[Centos] SMP rock-solid?

Tue Jan 25 14:36:18 UTC 2005
Henk van Lingen <henkvl at cs.uu.nl>

On Tue, Jan 25, 2005 at 08:10:11AM -0600, donavan nelson wrote:
  > Benjamin J. Weiss wrote:
  > >I always keep both the SMP and non-SMP kernel because sometimes the smp 
  > >kernel doesn't work.  Let's face it, SMP is still something that isn't 
  > >rock-solid in linux.
  > 
  > Your experiences differ greatly from mine.  What are you doing that can 
  > be directly attributed directly to SMP in the kernel?

  Actually, this weekend one of my CentOS 3.3 systems, with two Xeons,
  ended in some strange state while doing heavy calculations. All seemed 
  normal but one couldn't ssh to the system anymore. After a reboot, the
  atop datafiles (if you don't know, an enhanced top:
  http://www.atcomputing.nl/Tools/atop ) showed that after some moment there
  wasn't any CPU activity anymore. Stronger: it had 0% idle time _and_ 0%
  user time  _and_ 0% sys time. But it didn't hang, there was some activity,
  for example, yum cron updates where going on.
  Also note that after the idle/user/sys went to zero, new processed didn't
  get an proces id anymore and where displayed in atop with proces id '?'.

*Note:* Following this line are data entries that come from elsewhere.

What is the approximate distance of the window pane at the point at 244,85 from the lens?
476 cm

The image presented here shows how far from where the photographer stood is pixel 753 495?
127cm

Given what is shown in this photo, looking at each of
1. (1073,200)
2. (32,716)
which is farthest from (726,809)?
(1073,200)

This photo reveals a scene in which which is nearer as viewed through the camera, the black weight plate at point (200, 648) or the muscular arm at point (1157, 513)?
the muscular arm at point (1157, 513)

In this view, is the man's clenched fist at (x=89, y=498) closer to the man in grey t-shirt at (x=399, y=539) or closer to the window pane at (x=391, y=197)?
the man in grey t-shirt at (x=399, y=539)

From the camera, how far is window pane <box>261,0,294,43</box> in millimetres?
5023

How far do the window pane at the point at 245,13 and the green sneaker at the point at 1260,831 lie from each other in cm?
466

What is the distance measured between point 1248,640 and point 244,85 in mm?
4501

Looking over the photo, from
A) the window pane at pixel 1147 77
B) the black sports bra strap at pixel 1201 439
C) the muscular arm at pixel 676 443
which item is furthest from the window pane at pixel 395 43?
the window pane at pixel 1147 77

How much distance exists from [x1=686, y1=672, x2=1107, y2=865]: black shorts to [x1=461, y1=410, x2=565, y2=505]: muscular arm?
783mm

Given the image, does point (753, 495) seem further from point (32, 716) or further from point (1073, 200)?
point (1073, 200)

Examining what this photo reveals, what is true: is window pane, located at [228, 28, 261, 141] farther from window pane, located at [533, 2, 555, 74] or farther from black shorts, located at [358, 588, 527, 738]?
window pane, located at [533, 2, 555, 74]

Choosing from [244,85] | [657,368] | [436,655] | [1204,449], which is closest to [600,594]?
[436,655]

  FWIW: my wild guess was some bug in SMP or SMT stuff.

  Regards,

-- 
Henk van Lingen, Systems & Network Administrator              (o-      -+
Dept. of Computer Science, Utrecht University.                /\        |
phone: +31-30-2535278                                        v_/_
http://henk.vanlingen.net/             http://www.tuxtown.net/netiquette/